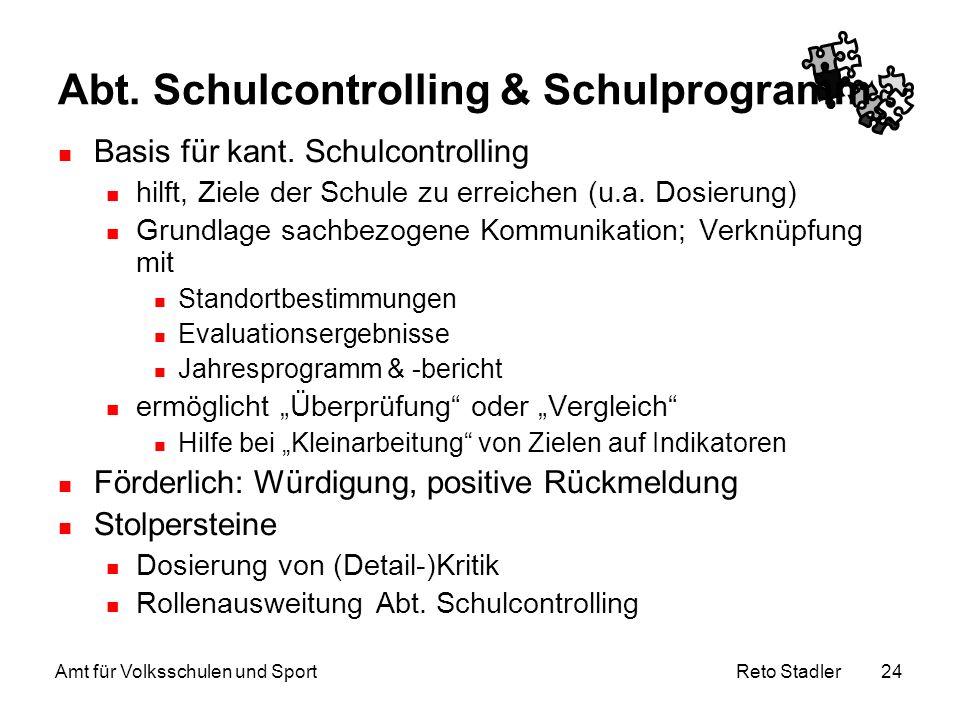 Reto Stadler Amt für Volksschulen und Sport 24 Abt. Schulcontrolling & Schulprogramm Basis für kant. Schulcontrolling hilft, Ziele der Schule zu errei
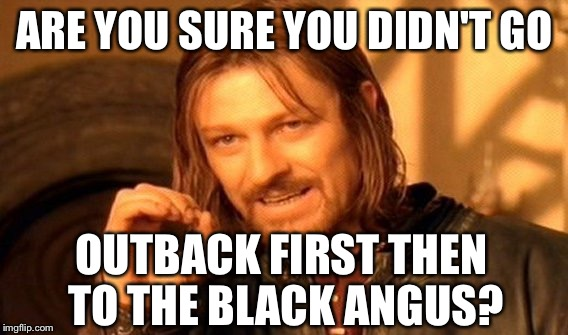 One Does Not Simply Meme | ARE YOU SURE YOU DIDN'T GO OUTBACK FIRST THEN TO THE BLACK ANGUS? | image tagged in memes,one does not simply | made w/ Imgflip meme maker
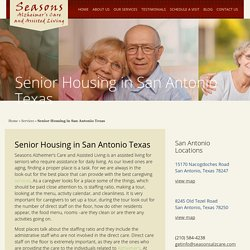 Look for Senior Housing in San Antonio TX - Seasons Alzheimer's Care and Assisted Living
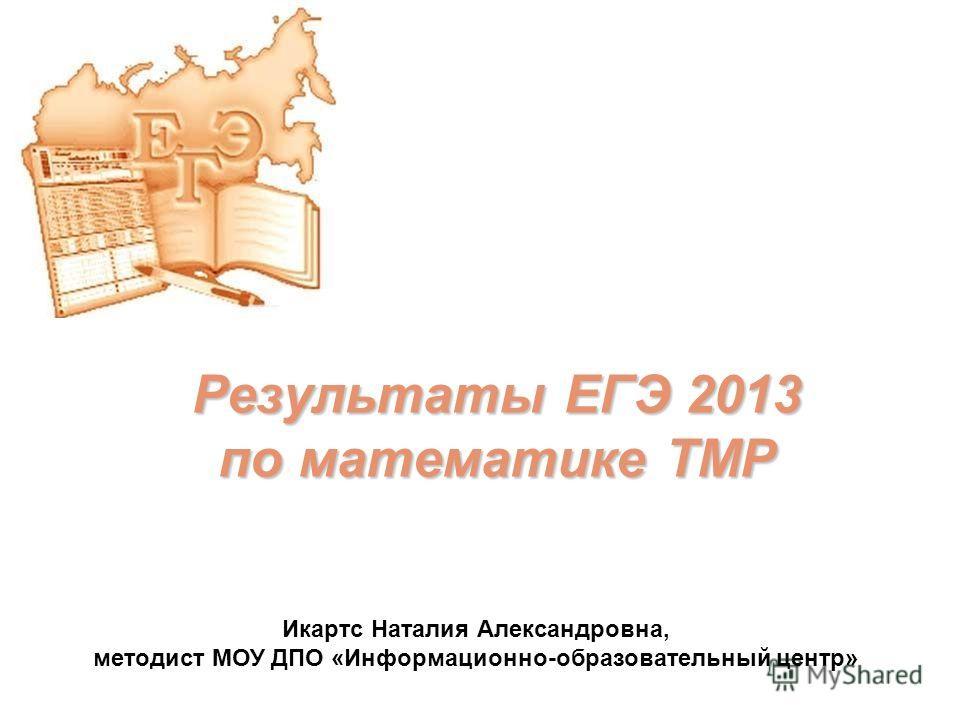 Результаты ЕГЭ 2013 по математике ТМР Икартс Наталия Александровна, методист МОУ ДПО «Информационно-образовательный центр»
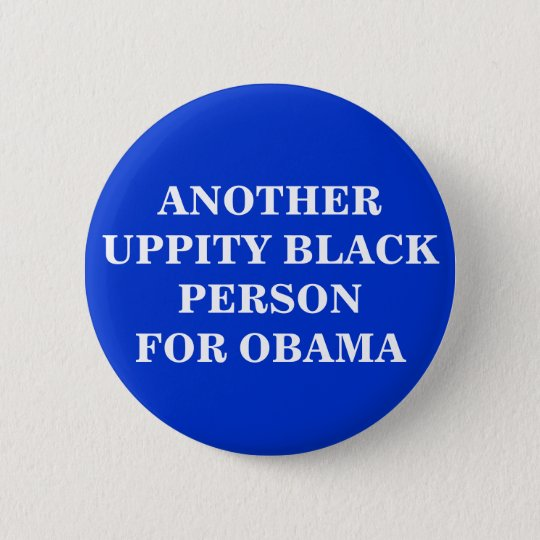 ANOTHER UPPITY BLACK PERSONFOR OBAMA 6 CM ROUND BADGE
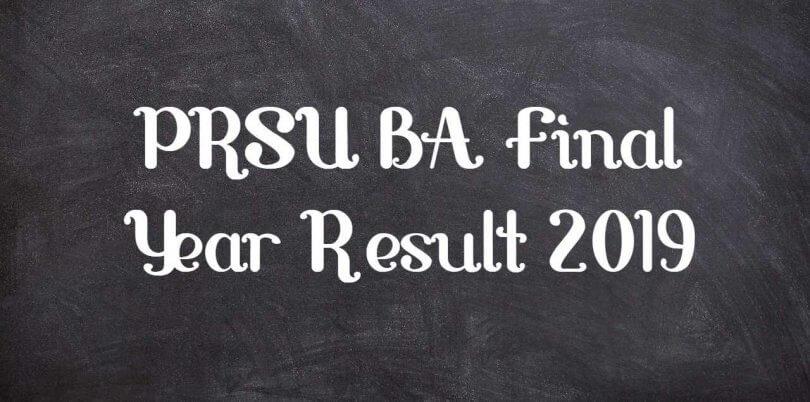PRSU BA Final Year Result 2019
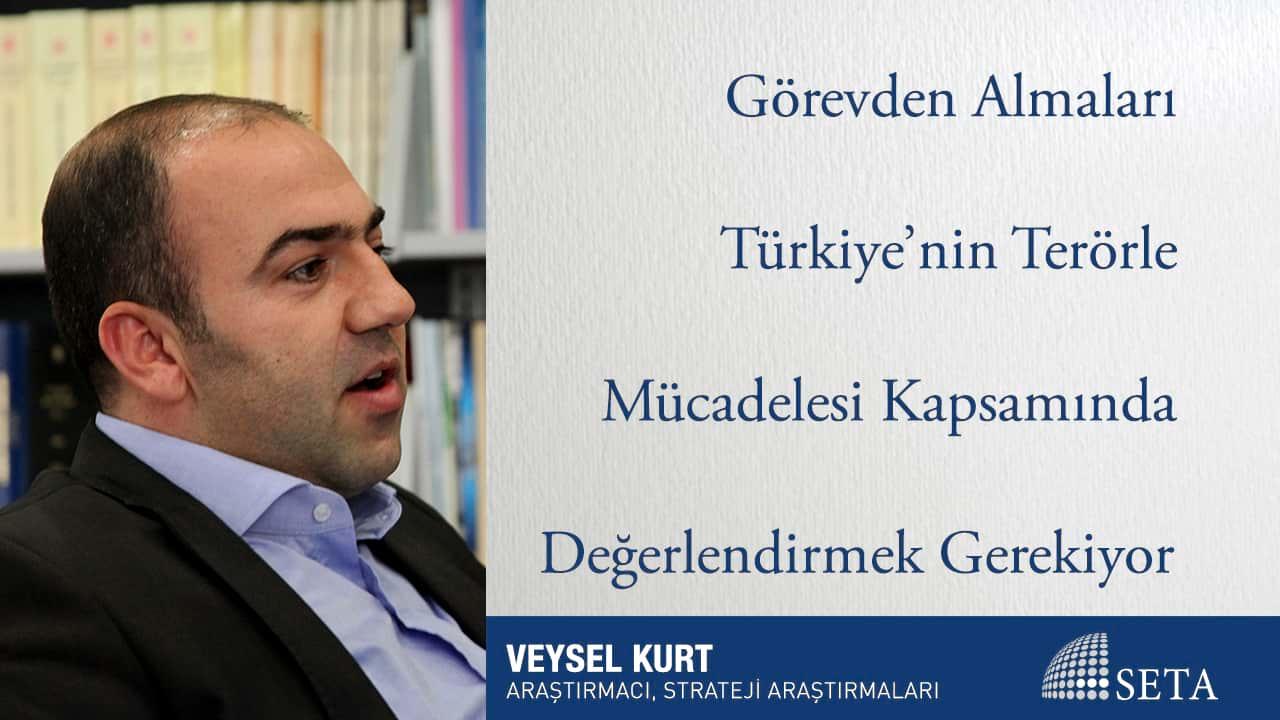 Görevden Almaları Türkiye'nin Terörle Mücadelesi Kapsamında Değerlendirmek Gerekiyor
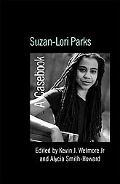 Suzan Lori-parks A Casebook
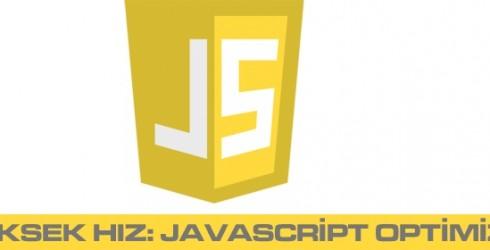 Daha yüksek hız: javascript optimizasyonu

---

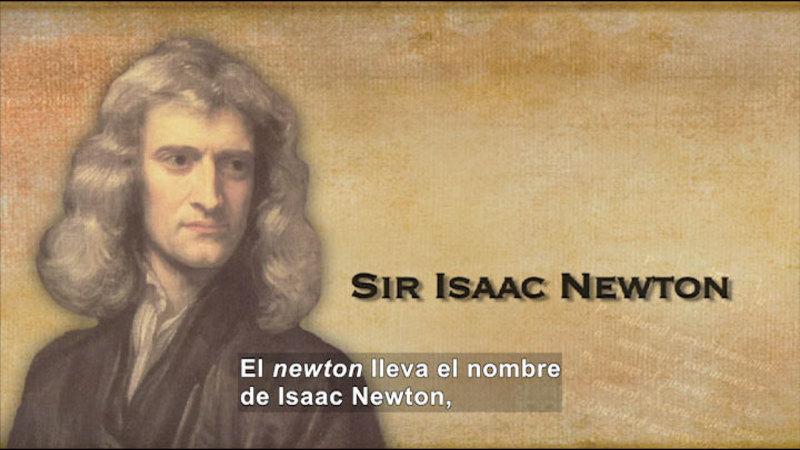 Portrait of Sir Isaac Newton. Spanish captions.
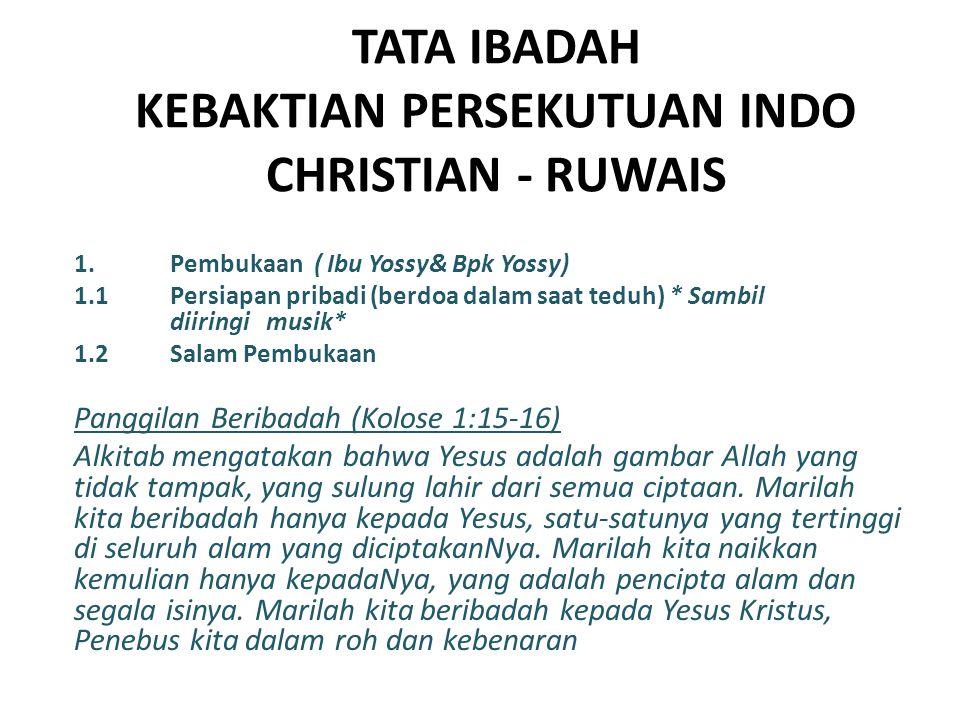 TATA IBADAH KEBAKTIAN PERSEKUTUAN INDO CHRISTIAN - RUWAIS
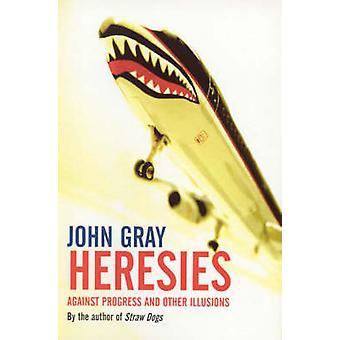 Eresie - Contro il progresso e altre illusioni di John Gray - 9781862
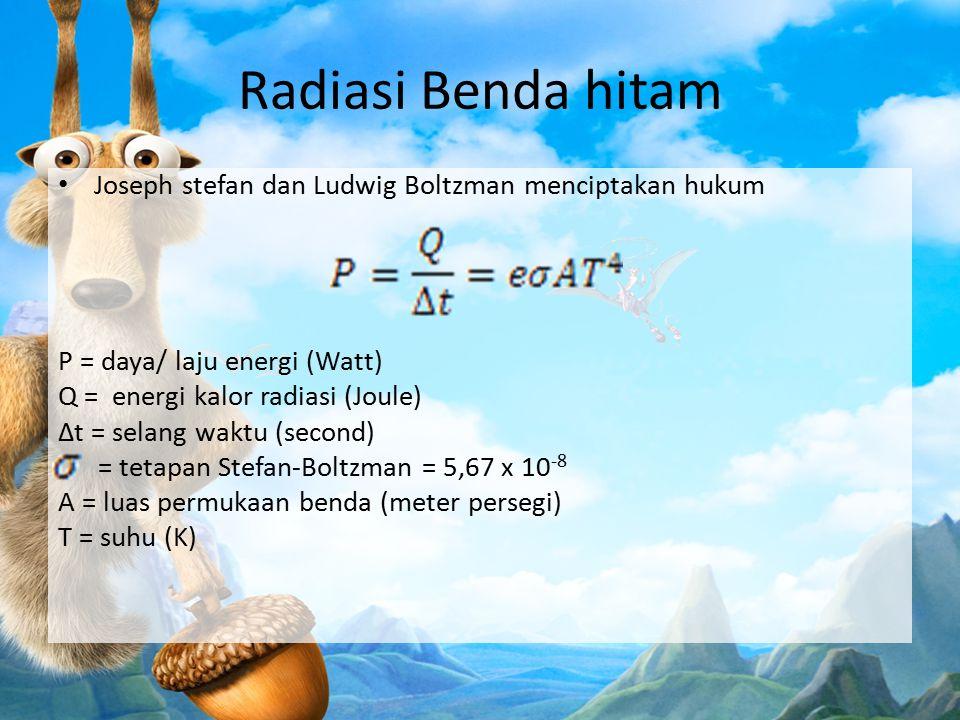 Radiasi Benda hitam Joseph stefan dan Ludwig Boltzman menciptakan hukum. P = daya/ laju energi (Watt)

**PROBLEM TO WORK ON**
Range to print from the listing above: from the line with "PRSU BA Final Year Result 2019" up to and including the line with "Daha yüksek hız: javascript optimizasyonu". Please print those lines exactly, with no pictures and nothing more.

**TASK SOLUTION**
PRSU BA Final Year Result 2019
 Görevden Almaları Türkiye'nin Terörle Mücadelesi Kapsamında Değerlendirmek Gerekiyor
 Suzan Lori-parks A Casebook
 Daha yüksek hız: javascript optimizasyonu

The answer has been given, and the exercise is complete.